Machine learning (ML) and deep learning (DL) has become an intrinsic part of multiple fields. The ability to solve complex problems makes machine learning a panacea. In the last few years, there has been an explosion of data generation, which has greatly improvised machine learning models. But this comes with a cost of high computation, which invariably increases power usage and cost of the hardware. In this thesis we explore applications of ML techniques, applied to two completely different fields - arts, media and theater and urban climate research using low-cost and low-powered edge devices. The multi-modal chatbot uses different machine learning techniques: natural language processing (NLP) and computer vision (CV) to understand inputs of the user and accordingly perform in the play and interact with the audience. This system is also equipped with other interactive hardware setups like movable LED systems, together they provide an experiential theatrical play tailored to each user. I will discuss how I used edge devices to achieve this AI system which has created a new genre in theatrical play.

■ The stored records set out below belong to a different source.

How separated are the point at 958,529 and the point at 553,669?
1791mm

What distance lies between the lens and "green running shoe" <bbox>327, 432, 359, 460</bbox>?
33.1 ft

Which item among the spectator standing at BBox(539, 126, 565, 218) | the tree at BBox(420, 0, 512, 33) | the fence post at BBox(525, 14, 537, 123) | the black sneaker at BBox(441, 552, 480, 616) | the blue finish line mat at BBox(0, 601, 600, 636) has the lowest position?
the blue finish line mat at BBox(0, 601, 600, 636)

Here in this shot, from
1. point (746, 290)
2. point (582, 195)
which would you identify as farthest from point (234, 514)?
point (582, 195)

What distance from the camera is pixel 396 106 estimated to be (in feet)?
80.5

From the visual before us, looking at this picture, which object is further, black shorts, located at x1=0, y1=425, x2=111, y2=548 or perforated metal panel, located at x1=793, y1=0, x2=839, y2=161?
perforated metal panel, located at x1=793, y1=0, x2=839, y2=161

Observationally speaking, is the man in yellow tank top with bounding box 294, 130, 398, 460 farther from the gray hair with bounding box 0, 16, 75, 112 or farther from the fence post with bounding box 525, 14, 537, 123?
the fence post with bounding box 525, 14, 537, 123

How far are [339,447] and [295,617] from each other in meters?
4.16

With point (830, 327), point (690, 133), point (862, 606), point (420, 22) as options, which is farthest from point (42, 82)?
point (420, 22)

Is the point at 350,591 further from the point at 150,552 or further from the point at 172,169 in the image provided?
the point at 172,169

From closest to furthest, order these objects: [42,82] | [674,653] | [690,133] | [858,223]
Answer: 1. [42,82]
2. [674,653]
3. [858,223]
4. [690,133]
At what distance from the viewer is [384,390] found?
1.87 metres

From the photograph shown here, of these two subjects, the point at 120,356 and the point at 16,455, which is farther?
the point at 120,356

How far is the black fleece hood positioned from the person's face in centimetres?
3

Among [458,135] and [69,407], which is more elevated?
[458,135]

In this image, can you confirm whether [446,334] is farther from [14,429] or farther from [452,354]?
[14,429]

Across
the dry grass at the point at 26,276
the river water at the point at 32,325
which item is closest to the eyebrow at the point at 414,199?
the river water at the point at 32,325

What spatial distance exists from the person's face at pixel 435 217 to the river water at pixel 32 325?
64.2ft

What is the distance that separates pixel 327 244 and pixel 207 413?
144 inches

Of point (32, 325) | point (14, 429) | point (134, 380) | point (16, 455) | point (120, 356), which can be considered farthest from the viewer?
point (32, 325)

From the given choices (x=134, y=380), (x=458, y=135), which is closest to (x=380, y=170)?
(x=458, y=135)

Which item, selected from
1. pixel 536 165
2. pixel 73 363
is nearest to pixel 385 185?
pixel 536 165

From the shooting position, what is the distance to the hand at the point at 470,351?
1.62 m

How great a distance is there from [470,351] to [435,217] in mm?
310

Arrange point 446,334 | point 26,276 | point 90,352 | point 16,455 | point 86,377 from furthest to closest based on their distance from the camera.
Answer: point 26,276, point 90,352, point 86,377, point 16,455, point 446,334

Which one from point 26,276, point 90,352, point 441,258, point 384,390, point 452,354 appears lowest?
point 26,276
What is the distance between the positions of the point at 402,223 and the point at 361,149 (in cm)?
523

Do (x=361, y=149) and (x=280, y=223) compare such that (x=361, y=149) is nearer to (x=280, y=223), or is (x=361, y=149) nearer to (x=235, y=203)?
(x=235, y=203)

I will then discuss MaRTiny, which is an AI-based bio-meteorological system that calculates mean radiant temperature (MRT), which is an important parameter for urban climate research. It is also equipped with a vision system that performs different machine learning tasks like pedestrian and shade detection. The entire system costs around $200 which can potentially replace the existing setup worth $20,000. I will further discuss how I overcame the inaccuracies in MRT value caused by the system, using machine learning methods. These projects although belonging to two very different fields, are implemented using edge devices and use similar ML techniques. In this thesis I will detail out different techniques that are shared between these two projects and how they can be used in several other applications using edge devices.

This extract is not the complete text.